-------- RECORDS SUPPLIED

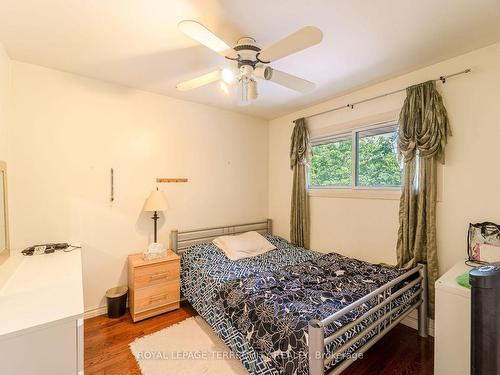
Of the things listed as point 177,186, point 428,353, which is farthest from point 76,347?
point 428,353

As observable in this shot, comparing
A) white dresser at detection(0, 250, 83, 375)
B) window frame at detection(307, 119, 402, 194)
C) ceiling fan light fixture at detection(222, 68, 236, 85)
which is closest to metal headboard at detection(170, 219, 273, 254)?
window frame at detection(307, 119, 402, 194)

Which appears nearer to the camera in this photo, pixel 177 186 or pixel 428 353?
pixel 428 353

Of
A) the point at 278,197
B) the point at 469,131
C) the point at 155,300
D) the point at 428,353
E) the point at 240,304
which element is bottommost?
the point at 428,353

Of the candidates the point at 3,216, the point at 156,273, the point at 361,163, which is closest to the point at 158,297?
the point at 156,273

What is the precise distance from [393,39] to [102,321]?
3859 millimetres

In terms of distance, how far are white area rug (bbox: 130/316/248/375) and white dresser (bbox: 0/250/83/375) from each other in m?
0.98

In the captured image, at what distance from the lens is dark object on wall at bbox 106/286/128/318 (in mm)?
2600

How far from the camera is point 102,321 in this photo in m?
2.56

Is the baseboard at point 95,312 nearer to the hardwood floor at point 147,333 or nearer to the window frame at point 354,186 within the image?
the hardwood floor at point 147,333

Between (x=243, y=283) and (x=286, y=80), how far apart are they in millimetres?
1746

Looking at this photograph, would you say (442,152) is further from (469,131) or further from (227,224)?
(227,224)

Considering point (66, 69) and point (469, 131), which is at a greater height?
point (66, 69)

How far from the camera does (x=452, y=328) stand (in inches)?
65.1

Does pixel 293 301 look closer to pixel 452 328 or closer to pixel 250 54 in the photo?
pixel 452 328
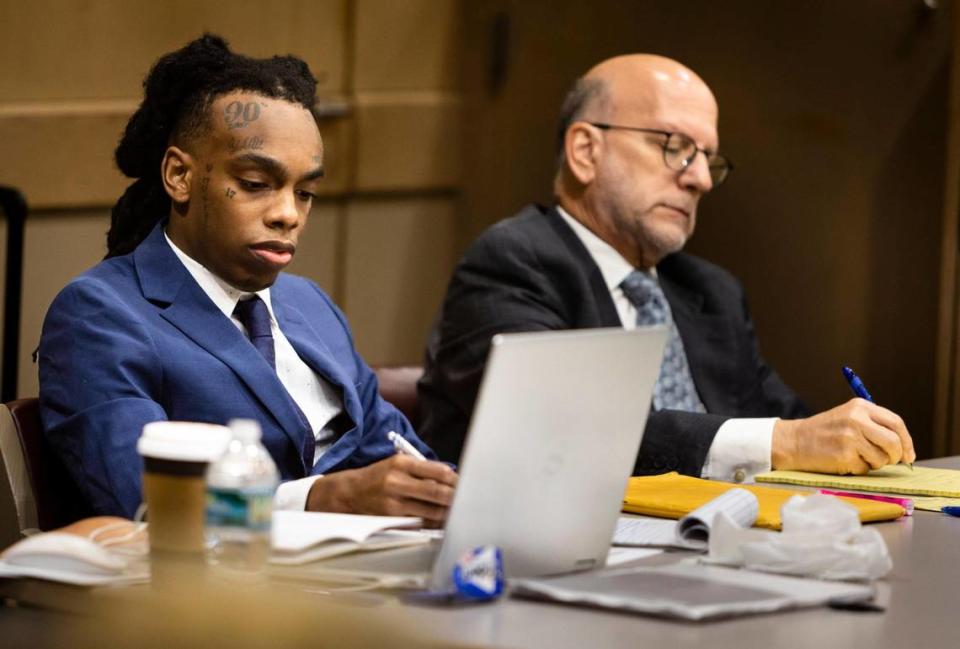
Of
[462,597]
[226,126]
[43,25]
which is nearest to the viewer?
[462,597]

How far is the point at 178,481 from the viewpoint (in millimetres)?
→ 1342

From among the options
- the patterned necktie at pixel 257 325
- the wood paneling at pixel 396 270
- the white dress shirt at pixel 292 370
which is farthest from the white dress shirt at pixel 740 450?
the wood paneling at pixel 396 270

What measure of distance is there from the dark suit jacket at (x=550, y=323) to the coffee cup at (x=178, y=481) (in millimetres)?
1239

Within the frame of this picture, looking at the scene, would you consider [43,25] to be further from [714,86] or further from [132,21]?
[714,86]

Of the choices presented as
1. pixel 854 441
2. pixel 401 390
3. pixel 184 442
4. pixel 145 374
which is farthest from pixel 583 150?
pixel 184 442

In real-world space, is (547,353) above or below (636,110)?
below

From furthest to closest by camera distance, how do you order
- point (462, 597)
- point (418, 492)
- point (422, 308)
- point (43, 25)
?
point (422, 308), point (43, 25), point (418, 492), point (462, 597)

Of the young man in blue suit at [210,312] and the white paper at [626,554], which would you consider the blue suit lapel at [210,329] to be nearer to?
the young man in blue suit at [210,312]

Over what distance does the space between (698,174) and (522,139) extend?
1.59 m

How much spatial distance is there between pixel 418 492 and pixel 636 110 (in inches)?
60.1

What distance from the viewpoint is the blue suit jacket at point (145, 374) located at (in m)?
1.84

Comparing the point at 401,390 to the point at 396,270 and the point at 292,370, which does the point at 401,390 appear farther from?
the point at 396,270

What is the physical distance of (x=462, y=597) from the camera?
4.52 ft

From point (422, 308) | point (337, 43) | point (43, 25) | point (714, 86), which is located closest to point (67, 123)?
point (43, 25)
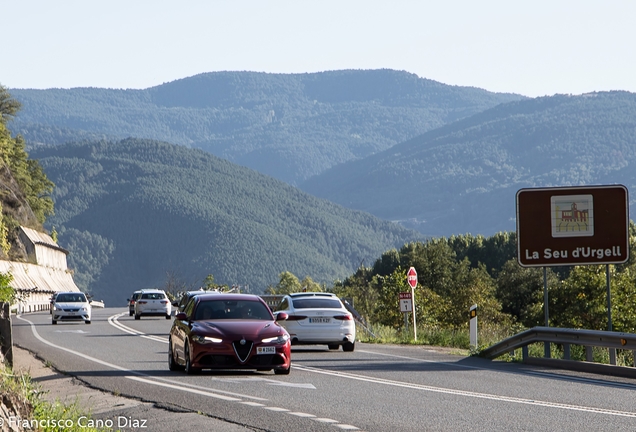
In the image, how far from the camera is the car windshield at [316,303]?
26.6 m

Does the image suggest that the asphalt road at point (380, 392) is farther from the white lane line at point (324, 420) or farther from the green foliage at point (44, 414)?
the green foliage at point (44, 414)

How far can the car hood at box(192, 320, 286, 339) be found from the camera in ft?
59.3

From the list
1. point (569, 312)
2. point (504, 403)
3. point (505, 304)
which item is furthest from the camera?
point (505, 304)

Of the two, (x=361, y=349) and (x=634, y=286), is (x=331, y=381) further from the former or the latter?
(x=634, y=286)

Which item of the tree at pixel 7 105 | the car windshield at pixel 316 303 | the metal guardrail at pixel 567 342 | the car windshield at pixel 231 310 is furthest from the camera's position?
the tree at pixel 7 105

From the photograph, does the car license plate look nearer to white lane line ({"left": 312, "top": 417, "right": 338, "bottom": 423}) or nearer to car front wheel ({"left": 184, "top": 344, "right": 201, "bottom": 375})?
car front wheel ({"left": 184, "top": 344, "right": 201, "bottom": 375})

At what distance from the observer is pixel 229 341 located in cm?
1802

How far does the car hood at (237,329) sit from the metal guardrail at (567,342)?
5729 mm

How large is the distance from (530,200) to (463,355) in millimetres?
4248

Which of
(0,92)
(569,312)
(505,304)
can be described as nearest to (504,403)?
(569,312)

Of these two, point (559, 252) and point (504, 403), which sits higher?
point (559, 252)

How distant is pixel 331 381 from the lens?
17750 mm

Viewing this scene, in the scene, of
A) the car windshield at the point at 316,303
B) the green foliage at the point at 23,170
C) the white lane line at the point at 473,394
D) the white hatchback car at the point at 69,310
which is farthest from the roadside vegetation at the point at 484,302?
the green foliage at the point at 23,170

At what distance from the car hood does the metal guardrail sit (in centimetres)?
573
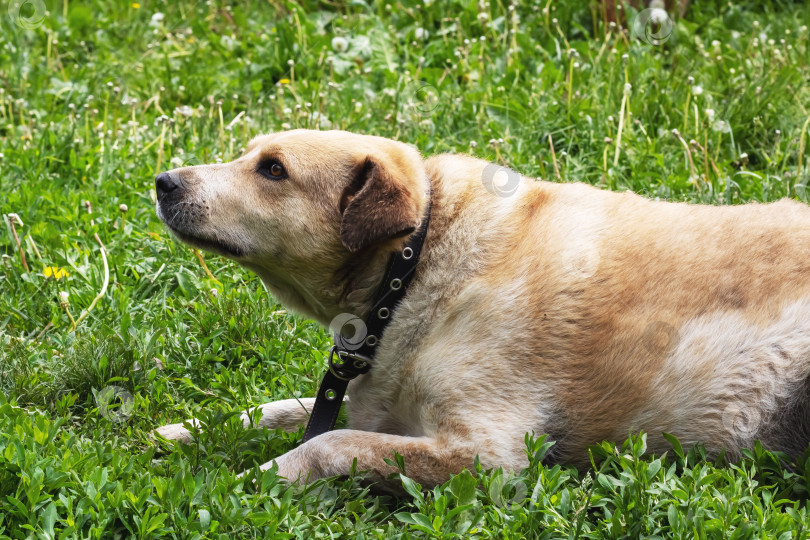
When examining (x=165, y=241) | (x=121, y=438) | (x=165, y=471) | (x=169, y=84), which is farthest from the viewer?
(x=169, y=84)

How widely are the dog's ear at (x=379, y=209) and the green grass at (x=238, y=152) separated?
0.91 meters

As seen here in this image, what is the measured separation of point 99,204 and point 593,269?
11.5 ft

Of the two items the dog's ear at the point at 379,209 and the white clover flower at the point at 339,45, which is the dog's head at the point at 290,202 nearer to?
the dog's ear at the point at 379,209

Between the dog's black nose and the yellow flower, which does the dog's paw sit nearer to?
the dog's black nose

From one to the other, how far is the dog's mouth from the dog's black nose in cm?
7

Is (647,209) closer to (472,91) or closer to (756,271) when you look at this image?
(756,271)

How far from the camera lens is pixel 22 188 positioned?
6.04 m

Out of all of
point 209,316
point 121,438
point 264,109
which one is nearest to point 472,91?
point 264,109

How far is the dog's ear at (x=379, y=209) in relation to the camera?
384cm

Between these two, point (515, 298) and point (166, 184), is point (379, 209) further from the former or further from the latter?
point (166, 184)

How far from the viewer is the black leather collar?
3994 mm

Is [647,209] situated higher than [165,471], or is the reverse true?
[647,209]

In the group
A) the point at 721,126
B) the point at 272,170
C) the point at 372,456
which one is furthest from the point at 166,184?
the point at 721,126

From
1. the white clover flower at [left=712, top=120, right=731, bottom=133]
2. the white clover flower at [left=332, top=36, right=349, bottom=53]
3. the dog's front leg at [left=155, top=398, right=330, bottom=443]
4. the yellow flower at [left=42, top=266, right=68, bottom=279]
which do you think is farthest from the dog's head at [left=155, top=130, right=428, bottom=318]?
the white clover flower at [left=332, top=36, right=349, bottom=53]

----------------

REQUIRED TASK: Reproduce all of the lines above, substituting "viewer" for every occurrence of "camera" and leaving everything else unchanged. Omit the pictures from the answer.

THE REPLY:
Of the things listed as point 177,186, point 428,353, which is farthest from point 76,347?
point 428,353

As observable in this shot, comparing
A) white dresser at detection(0, 250, 83, 375)
B) window frame at detection(307, 119, 402, 194)
C) ceiling fan light fixture at detection(222, 68, 236, 85)
which is closest to metal headboard at detection(170, 219, 273, 254)?
window frame at detection(307, 119, 402, 194)

Which appears nearer to the viewer in this photo, pixel 177 186 or pixel 428 353?
pixel 428 353

Of
A) the point at 278,197
B) the point at 469,131
C) the point at 155,300
D) the point at 428,353
E) the point at 240,304
which element is bottommost?
the point at 428,353

Of the candidates the point at 3,216, the point at 156,273, the point at 361,163, which is closest to the point at 158,297?
the point at 156,273

What is the precise distance from [393,39] to [102,321]?
3859 millimetres

In terms of distance, how far are white area rug (bbox: 130/316/248/375) and white dresser (bbox: 0/250/83/375) from each other in m?
0.98

In the captured image, at what distance from the lens is dark object on wall at bbox 106/286/128/318 (in mm)?
2600

How far from the viewer is point 102,321 in this photo in m?
2.56

Is the baseboard at point 95,312 nearer to the hardwood floor at point 147,333 or nearer to the window frame at point 354,186 within the image?
the hardwood floor at point 147,333

Between (x=243, y=283) and (x=286, y=80), how far apart are they in millimetres?
1746

Looking at this photograph, would you say (442,152) is further from (469,131) or further from (227,224)?
(227,224)

Considering point (66, 69) and point (469, 131), which is at a greater height?
point (66, 69)

How far from the viewer does (x=452, y=328) stand (in inches)?
65.1

Does pixel 293 301 look closer to pixel 452 328 or closer to pixel 250 54 in the photo?
pixel 452 328
Of
[462,597]
[226,126]
[43,25]
which is nearest to the viewer?
[462,597]

How far is the point at 178,481 from the viewpoint (in millimetres)?
→ 1342

From among the options
- the patterned necktie at pixel 257 325
- the wood paneling at pixel 396 270
- the white dress shirt at pixel 292 370
which is farthest from the white dress shirt at pixel 740 450?
the wood paneling at pixel 396 270

What measure of distance is there from the dark suit jacket at (x=550, y=323) to the coffee cup at (x=178, y=481) (in millimetres)?
1239

Within the frame of this picture, looking at the scene, would you consider [43,25] to be further from [714,86] or further from [132,21]?
[714,86]

Of the choices presented as
1. pixel 854 441
2. pixel 401 390
3. pixel 184 442
4. pixel 145 374
which is farthest from pixel 583 150?
pixel 184 442

In real-world space, is (547,353) above or below (636,110)?
below

From furthest to closest by viewer distance, how do you order
- point (462, 597)
- point (418, 492)
- point (422, 308)
- point (43, 25)
?
point (422, 308), point (43, 25), point (418, 492), point (462, 597)

Of the young man in blue suit at [210,312] and the white paper at [626,554], which would you consider the blue suit lapel at [210,329] to be nearer to?
the young man in blue suit at [210,312]

Over what distance does the space between (698,174) and (522,139) extend?
1.59 m

How much spatial distance is there between pixel 418 492 and pixel 636 110 (in inches)?
60.1

What distance from the viewpoint is the blue suit jacket at point (145, 374) located at (in m)?
1.84

Comparing the point at 401,390 to the point at 396,270 and the point at 292,370, which does the point at 401,390 appear farther from?
the point at 396,270

What is the physical distance of (x=462, y=597) from the viewer?
4.52 ft

From point (422, 308) | point (337, 43) | point (43, 25) | point (714, 86), which is located closest to point (67, 123)?
point (43, 25)
In the image, how far from the viewer is the car windshield at [316,303]?
26.6 m

Does the image suggest that the asphalt road at point (380, 392) is farther from the white lane line at point (324, 420) or farther from the green foliage at point (44, 414)?
the green foliage at point (44, 414)

How far can the car hood at box(192, 320, 286, 339) be found from the viewer in ft?
59.3

From the list
1. point (569, 312)
2. point (504, 403)
3. point (505, 304)
which item is furthest from the viewer?
point (505, 304)

Of the two, (x=361, y=349) and (x=634, y=286), is (x=331, y=381) further from the former or the latter?
(x=634, y=286)

Which item of the tree at pixel 7 105 | the car windshield at pixel 316 303 | the metal guardrail at pixel 567 342 | the car windshield at pixel 231 310 is furthest from the viewer's position?
the tree at pixel 7 105

From the photograph, does the car license plate look nearer to white lane line ({"left": 312, "top": 417, "right": 338, "bottom": 423}) or nearer to car front wheel ({"left": 184, "top": 344, "right": 201, "bottom": 375})?
car front wheel ({"left": 184, "top": 344, "right": 201, "bottom": 375})

At what distance from the observer is pixel 229 341 located in cm?
1802

How far does the car hood at (237,329) sit from the metal guardrail at (567,342)?
5729 mm

How large is the distance from (530,200) to (463,355) in millimetres?
4248

Which of
(0,92)
(569,312)
(505,304)
can be described as nearest to (504,403)?
(569,312)

Of these two, point (559, 252) and point (504, 403), which sits higher?
point (559, 252)

How distant is pixel 331 381 from the lens?
17750 mm

Viewing this scene, in the scene, of
A) the car windshield at the point at 316,303
B) the green foliage at the point at 23,170
C) the white lane line at the point at 473,394
D) the white hatchback car at the point at 69,310
which is farthest from the roadside vegetation at the point at 484,302?
the green foliage at the point at 23,170

At what distance from the car hood does the metal guardrail sit (in centimetres)?
573
When examining (x=165, y=241) | (x=121, y=438) | (x=165, y=471) | (x=169, y=84), which is farthest from the viewer?
(x=169, y=84)

How widely are the dog's ear at (x=379, y=209) and the green grass at (x=238, y=152) separated?
0.91 meters

As seen here in this image, what is the measured separation of point 99,204 and point 593,269?
11.5 ft

Of the two items the dog's ear at the point at 379,209 and the white clover flower at the point at 339,45, which is the dog's head at the point at 290,202 nearer to?
the dog's ear at the point at 379,209

Between the dog's black nose and the yellow flower, which does the dog's paw sit nearer to?
the dog's black nose

From one to the other, how far is the dog's mouth from the dog's black nose in cm?
7

Is (647,209) closer to (472,91) or closer to (756,271) when you look at this image?
(756,271)

How far from the viewer lens is pixel 22 188 positioned?
6.04 m

Out of all of
point 209,316
point 121,438
point 264,109
which one is nearest to point 472,91?
point 264,109

How far is the dog's ear at (x=379, y=209) in relation to the viewer?
384cm

Between these two, point (515, 298) and point (166, 184), is point (379, 209) further from the former or further from the latter?
point (166, 184)

How far from the viewer is the black leather collar?
3994 mm

Is [647,209] situated higher than [165,471], or is the reverse true?
[647,209]

In the group
A) the point at 721,126
B) the point at 272,170
C) the point at 372,456
which one is furthest from the point at 166,184?
the point at 721,126

From
1. the white clover flower at [left=712, top=120, right=731, bottom=133]
2. the white clover flower at [left=332, top=36, right=349, bottom=53]
3. the dog's front leg at [left=155, top=398, right=330, bottom=443]
4. the yellow flower at [left=42, top=266, right=68, bottom=279]
which do you think is farthest from the dog's head at [left=155, top=130, right=428, bottom=318]?
the white clover flower at [left=332, top=36, right=349, bottom=53]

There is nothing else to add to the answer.